EXERCISE OBJECTIVE ▸ Count the lines of the records below that contain the string "separation", treating uppercase and lowercase letters as distinct. Give only the number.

INPUT FOR THIS TASK ▸
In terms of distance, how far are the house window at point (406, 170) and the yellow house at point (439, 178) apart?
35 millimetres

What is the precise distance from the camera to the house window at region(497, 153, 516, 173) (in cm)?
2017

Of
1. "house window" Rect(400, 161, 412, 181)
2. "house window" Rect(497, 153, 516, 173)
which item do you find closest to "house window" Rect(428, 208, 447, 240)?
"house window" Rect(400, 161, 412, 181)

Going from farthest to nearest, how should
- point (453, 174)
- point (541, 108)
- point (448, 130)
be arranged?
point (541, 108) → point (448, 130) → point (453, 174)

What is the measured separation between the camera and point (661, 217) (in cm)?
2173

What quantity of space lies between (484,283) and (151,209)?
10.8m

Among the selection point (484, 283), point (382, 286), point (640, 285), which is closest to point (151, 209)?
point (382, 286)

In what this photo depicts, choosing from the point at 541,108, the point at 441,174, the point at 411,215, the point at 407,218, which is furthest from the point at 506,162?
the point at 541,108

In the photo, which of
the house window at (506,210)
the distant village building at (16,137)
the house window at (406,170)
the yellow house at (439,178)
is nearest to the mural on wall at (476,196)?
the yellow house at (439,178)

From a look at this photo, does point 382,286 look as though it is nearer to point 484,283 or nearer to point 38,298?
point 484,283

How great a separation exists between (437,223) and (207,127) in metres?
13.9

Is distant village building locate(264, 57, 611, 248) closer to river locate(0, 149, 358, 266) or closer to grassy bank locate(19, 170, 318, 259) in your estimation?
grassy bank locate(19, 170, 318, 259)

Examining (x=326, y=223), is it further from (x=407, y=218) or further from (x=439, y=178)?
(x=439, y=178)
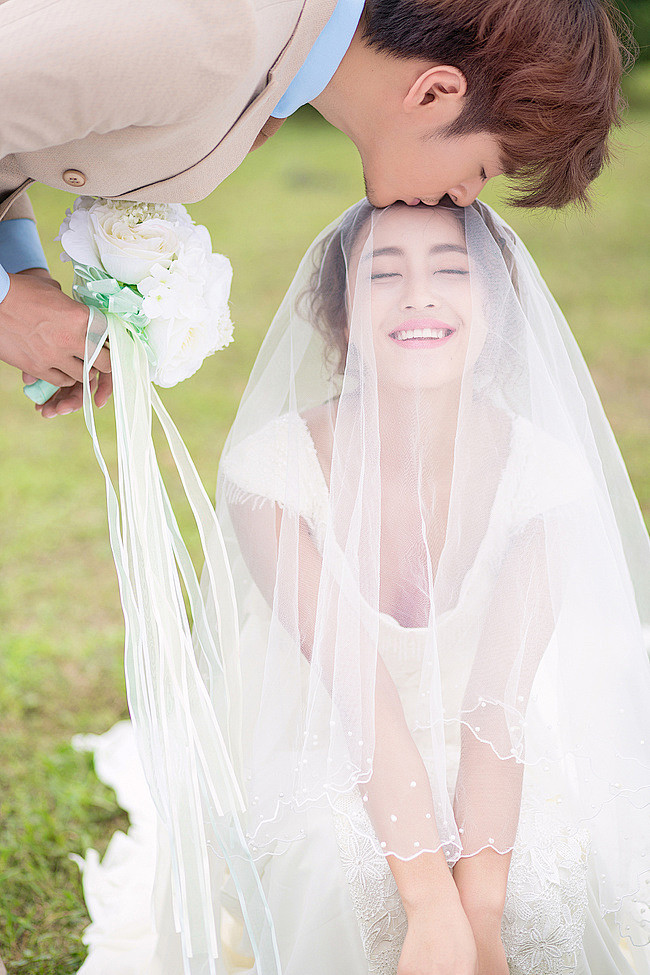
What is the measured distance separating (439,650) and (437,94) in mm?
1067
==
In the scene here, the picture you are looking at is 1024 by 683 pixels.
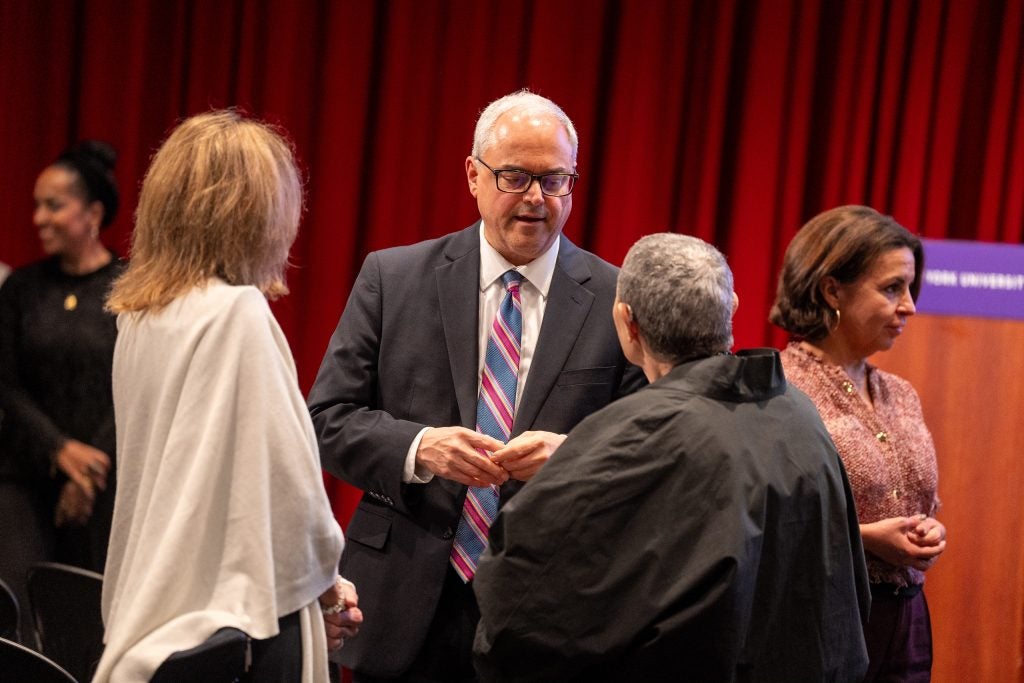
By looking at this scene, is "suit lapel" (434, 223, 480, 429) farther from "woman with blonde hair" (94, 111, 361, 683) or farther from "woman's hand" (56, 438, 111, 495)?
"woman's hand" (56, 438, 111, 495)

WRITTEN ANSWER ▸ 2